(Data listing)
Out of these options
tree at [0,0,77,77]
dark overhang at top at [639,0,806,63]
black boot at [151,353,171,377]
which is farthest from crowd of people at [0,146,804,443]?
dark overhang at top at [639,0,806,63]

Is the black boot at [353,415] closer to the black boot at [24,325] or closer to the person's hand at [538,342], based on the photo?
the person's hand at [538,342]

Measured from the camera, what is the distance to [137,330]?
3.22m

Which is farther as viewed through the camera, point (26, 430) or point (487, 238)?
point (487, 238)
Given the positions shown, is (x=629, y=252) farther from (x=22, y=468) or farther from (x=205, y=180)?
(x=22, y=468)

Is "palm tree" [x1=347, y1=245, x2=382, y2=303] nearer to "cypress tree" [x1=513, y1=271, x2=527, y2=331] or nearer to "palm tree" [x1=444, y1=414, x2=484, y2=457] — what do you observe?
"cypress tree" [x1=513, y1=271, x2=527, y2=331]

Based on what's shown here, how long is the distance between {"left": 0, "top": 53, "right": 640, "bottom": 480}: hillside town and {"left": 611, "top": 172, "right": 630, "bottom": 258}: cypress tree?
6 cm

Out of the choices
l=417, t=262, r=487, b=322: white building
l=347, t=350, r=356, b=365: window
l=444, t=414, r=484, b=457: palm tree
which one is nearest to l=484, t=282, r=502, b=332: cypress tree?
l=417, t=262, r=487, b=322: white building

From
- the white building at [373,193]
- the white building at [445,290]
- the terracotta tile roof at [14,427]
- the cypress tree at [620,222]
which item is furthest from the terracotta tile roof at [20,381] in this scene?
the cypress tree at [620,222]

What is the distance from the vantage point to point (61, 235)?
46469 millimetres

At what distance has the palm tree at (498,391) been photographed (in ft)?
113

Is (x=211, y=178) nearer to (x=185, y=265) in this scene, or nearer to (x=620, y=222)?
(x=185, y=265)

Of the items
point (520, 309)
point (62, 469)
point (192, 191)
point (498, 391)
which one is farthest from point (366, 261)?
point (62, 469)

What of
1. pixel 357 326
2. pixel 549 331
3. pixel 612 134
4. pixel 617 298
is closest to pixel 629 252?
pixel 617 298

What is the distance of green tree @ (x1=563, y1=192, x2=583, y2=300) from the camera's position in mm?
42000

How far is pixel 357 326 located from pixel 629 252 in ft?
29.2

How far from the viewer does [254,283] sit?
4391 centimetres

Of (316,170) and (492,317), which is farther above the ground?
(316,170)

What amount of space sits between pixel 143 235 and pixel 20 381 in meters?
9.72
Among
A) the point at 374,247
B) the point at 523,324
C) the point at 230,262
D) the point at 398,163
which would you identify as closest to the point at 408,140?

## Your instructions:
Your task is to quote all of the data word for word.

## The completed task:
Out of these options
tree at [0,0,77,77]
dark overhang at top at [639,0,806,63]
black boot at [151,353,171,377]
which is farthest from crowd of people at [0,146,804,443]?
dark overhang at top at [639,0,806,63]

Is the black boot at [353,415] closer to the black boot at [24,325] or closer to the person's hand at [538,342], based on the photo?
the person's hand at [538,342]

Measured from the camera, what is the distance to [137,330]?
3.22m

Which is farther as viewed through the camera, point (26, 430) or point (487, 238)?
point (487, 238)
Given the positions shown, is (x=629, y=252) farther from (x=22, y=468) or farther from (x=205, y=180)?
(x=22, y=468)

Is "palm tree" [x1=347, y1=245, x2=382, y2=303] nearer to "cypress tree" [x1=513, y1=271, x2=527, y2=331] or nearer to "palm tree" [x1=444, y1=414, x2=484, y2=457] — what do you observe?
"cypress tree" [x1=513, y1=271, x2=527, y2=331]

Based on what's shown here, how long is the distance between {"left": 0, "top": 53, "right": 640, "bottom": 480}: hillside town and {"left": 611, "top": 172, "right": 630, "bottom": 258}: cypress tree?
6 cm

Out of the choices
l=417, t=262, r=487, b=322: white building
l=347, t=350, r=356, b=365: window
l=444, t=414, r=484, b=457: palm tree
which one is nearest to l=484, t=282, r=502, b=332: cypress tree?
l=417, t=262, r=487, b=322: white building

From
- the white building at [373,193]
- the white building at [445,290]
- the terracotta tile roof at [14,427]
- the cypress tree at [620,222]
which item is furthest from the terracotta tile roof at [20,381] in this scene?
the cypress tree at [620,222]

What is the distance from the vantage point to point (61, 235)?
46469 millimetres

At what distance has the palm tree at (498,391) been photographed (in ft)?
113

Is (x=211, y=178) nearer to (x=185, y=265) in this scene, or nearer to (x=620, y=222)?
(x=185, y=265)

Of the items
point (520, 309)
point (62, 469)
point (192, 191)
point (498, 391)
which one is farthest from point (366, 261)?
point (62, 469)

What of
1. pixel 357 326
2. pixel 549 331
3. pixel 612 134
4. pixel 617 298
is closest to pixel 629 252?
pixel 617 298

What is the distance of green tree @ (x1=563, y1=192, x2=583, y2=300) from the camera's position in mm?
42000

How far is pixel 357 326 located from pixel 629 252 in ft?
29.2

How far from the viewer does [254,283] sit?
4391 centimetres

Of (316,170) and (492,317), which is farther above the ground?
(316,170)

What amount of space sits between pixel 143 235 and pixel 20 381 in meters?
9.72
Among
A) the point at 374,247
B) the point at 523,324
C) the point at 230,262
D) the point at 398,163
which would you identify as closest to the point at 408,140?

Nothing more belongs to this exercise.